**Work task**
Your answer should consist of every line in the records that holds "from".

--- Records for processing Enclosed Below ---

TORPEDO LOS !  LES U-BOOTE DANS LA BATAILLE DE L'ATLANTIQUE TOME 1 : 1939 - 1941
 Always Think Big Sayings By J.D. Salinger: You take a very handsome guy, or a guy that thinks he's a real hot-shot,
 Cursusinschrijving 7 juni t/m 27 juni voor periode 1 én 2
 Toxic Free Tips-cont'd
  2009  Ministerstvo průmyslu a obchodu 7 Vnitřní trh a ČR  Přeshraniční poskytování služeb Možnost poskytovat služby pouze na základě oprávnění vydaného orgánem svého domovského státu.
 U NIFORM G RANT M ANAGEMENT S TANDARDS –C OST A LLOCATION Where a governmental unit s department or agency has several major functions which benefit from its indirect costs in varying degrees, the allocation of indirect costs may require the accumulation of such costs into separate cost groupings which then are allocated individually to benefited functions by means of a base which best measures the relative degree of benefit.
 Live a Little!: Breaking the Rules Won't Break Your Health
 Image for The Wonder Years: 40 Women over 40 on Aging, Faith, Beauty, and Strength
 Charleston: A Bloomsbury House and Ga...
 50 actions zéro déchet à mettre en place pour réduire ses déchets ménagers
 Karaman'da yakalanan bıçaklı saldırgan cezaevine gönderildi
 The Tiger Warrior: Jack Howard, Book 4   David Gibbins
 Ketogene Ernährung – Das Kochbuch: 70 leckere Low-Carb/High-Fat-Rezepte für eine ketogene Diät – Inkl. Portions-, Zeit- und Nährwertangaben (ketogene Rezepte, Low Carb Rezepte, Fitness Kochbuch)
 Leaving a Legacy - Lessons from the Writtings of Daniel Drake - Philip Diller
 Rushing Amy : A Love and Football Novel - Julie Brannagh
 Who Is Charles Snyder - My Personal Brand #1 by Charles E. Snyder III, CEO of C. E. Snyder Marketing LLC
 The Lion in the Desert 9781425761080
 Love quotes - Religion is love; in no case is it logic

--- End of Enclosed Records for processing ---

**Exercise output**
 U NIFORM G RANT M ANAGEMENT S TANDARDS –C OST A LLOCATION Where a governmental unit s department or agency has several major functions which benefit from its indirect costs in varying degrees, the allocation of indirect costs may require the accumulation of such costs into separate cost groupings which then are allocated individually to benefited functions by means of a base which best measures the relative degree of benefit.
 Leaving a Legacy - Lessons from the Writtings of Daniel Drake - Philip Diller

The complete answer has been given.